Far-right nationalist politician Giorgia Meloni has claimed victory in Italy’s general elections, and near complete results gave her right-wing coalition a clear majority, setting the stage on Monday for talks to form the country’s first far right-led government since World War II, with Meloni at the helm as Italy’s first female premier.
Monday's results re set to usher in a momentous change for Italy: A party with what has been described as 'neo-fascist roots' won the most votes in Italy’s national election.
Brothers of Italy, Meloni’s party, is also set to scoop by far the biggest share of the votes within the coalition, which includes the far-right League, and Forza Italia, headed by Silvio Berlusconi.
Matteo Salvini, the head of the League, has said he would work with Meloni to form a long-lasting, stable government. The anti-immigration politician is seen as a potential weak spot for Meloni’s chances of forming a government in the weeks ahead.
Her victory portends trouble ahead for the European Union (EU), coming as it does at a crucial time for Europe as it faces Russia’s war in Ukraine and related soaring energy costs that have hit ordinary Italians as well as industry.
Who is Giorgia Meloni?
Born in 1977, Meloni joined the Youth Front, the youth wing of the Italian Social Movement (MSI), a far-right political party with neo-fascist roots, in 1992. In 2012, she co-founded Brothers of Italy (FdI) and became its president in 2014.
A right-wing populist and Italian nationalist, her political positions have been described as far-right, although she rejects this label. Meloni describes herself as a conservative Christian woman and claims to defend "God, homeland, and family".
She has expressed opposed to abortion, euthanasia, and to partnerships, marriages, and parenting by same-sex couples, instead asserting that nuclear families are exclusively headed by male–female pairs.
Being opposed to the reception of non-European migrants and multiculturalism, she has been accused of xenophobia and Islamophobia.
A supporter of NATO, she maintains soft Eurosceptic views regarding the European Union and was in favour of better relations with Russia before the Russian invasion of Ukraine, which she condemned, pledging to keep sending arms to Ukraine.
She has expressed other controversial views, such as praising Italian fascist dictator Benito Mussolini in 1996.
Immigration is the issue the European right-wing cares about most
While a Meloni-led Italian government is largely expected to follow the NATO line regarding Russia's invasion of Ukraine, a bigger challenge and possible point of major friction with the EU is being predicted on the one issue which Meloni was most outspoken on -- illegal immigration.
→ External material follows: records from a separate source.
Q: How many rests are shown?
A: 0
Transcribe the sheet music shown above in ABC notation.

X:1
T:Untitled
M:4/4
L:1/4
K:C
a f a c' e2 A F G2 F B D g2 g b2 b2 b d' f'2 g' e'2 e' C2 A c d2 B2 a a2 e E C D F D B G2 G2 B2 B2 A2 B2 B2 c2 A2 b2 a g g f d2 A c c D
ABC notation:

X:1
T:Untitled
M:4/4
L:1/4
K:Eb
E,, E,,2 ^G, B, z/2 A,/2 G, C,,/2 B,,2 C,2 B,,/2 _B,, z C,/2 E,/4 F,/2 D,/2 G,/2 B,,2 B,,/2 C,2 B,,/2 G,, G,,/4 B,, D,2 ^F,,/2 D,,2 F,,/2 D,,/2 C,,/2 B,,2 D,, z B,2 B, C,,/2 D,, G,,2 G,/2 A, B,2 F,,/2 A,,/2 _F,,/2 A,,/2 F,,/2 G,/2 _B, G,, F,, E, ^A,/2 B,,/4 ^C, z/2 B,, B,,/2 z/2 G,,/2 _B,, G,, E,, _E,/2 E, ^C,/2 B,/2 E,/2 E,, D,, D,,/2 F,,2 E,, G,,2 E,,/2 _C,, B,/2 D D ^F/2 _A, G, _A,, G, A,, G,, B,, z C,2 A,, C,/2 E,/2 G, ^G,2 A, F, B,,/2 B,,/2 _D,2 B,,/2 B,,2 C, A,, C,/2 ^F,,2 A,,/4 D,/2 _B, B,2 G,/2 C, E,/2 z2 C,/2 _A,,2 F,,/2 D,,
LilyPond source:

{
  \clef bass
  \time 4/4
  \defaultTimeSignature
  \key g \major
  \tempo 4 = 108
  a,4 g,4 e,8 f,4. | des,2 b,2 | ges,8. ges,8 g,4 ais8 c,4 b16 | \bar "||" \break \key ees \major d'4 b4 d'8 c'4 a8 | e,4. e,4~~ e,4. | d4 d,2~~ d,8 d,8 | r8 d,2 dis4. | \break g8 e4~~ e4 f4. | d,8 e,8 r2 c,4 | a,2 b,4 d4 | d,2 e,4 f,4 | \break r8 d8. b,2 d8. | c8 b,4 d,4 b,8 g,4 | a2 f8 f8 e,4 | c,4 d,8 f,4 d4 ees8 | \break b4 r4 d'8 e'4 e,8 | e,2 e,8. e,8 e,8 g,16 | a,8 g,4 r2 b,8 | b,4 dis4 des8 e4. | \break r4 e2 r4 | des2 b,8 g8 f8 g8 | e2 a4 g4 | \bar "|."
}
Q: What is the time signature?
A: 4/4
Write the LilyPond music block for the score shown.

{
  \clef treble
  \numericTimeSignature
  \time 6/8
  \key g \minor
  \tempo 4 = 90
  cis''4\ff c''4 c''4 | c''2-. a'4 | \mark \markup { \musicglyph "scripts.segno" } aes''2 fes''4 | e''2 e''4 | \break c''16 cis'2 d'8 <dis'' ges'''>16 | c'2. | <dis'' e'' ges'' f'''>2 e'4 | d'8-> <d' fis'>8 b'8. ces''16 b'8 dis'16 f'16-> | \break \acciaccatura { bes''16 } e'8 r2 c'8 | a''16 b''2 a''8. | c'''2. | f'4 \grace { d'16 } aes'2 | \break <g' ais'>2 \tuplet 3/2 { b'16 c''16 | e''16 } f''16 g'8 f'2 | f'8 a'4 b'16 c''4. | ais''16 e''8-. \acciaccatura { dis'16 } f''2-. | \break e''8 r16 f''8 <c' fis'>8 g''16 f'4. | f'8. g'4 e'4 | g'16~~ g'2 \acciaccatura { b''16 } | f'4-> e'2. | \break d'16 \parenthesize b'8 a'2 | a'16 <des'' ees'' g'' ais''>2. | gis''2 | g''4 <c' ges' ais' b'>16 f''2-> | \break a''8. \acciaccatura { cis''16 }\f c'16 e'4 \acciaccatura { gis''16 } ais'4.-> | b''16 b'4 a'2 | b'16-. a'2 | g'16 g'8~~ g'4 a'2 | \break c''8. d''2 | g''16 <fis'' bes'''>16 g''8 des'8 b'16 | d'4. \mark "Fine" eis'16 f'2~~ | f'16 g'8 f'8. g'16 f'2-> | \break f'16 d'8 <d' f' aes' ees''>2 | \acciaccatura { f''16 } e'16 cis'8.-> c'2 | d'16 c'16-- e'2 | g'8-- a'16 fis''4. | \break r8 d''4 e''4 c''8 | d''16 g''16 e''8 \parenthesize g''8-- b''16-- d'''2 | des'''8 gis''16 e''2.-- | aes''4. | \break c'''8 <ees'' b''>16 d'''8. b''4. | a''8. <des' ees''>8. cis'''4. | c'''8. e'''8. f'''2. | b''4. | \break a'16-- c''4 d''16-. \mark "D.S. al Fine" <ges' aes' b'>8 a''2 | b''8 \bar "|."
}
Meloni has called for a naval blockade to prevent migrant boats from leaving North African shores, and has proposed screening potential asylum-seekers in Africa, not Europe. This is likely to be a non-starter for politicians in Brussels (the capital of the EU).
Meloni has always been a Euroscpetic, regularly engaging in anti-EU rhetoric on the campaign trail. Although she has stopped well short of calling for Italy to leave the euro or the European Union altogether -- keeping in mind the precarious state of the Italian economy -- she is expected to team up with other right-wing leaders in Europe, especially on the issue of immigration.
Meloni has criticized the EU’s recent recommendation to suspend 7.5 billion euros in funding to Hungary over concerns about democratic backsliding, defending autocratic Prime Minister Viktor Orban as the elected leader in a democratic system.
French far-right leader Marine Le Pen praised Meloni for having “resisted the threats of an anti-democratic and arrogant European Union.”
Santiago Abascal, the leader of Spain’s far-right Vox opposition party, tweeted that Meloni “has shown the way for a proud and free Europe of sovereign nations that can cooperate on behalf of everybody’s security and prosperity.”
Meloni is chair of the right-wing European Conservative and Reformist group in the European Parliament, which includes her Brothers of Italy, Poland’s nationalist Law and Justice Party, Spain’s far-right Vox and the right-wing Sweden Democrats, which just won big there on a platform of cracking down on crime and limiting immigration.